Swedish style blogger and budding tech entrepreneur Elin Kling popped in as the evening wound down. NowManifest, the blogging platform and advertising network Kling cofounded with entrepreneur Christian Remröd, was acquired this week by Fairchild Fashion Media, the unit of Condé Nast that publishes Women’s Wear Daily, Style.com, and the magazine Style.com/Print. An elated-looking Kling wouldn’t comment on the value of the deal — “I don’t think that’s public” — but did say that the new ownership wouldn’t change anything for the bloggers who use NowManifest. That cohort includes some of the most influential style sources out there: Vogue Japan editor-at-large Anna Dello Russo, Bryan Grey Yambao, better known as BryanBoy, Rumi Neely of Fashion Toast, and Industrie magazine.
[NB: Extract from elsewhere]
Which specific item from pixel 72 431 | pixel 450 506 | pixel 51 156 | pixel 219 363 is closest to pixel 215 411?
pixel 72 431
Yambao, for one, was quoted shortly after the deal was announced expressing his displeasure that he hadn’t been notified until less than 24 hours before the acquisition was made public. Fashionista characterized Kling and Remröd’s handling of the deal as “underhanded.”
Kling expressed surprise at the criticism. “I didn’t even tell my boyfriend until two days before!” she said. “It was a huge, huge deal.” She said that NowManifest has never exerted any editorial control over the Web sites it hosts, and that won’t change under Condé Nast’s watch.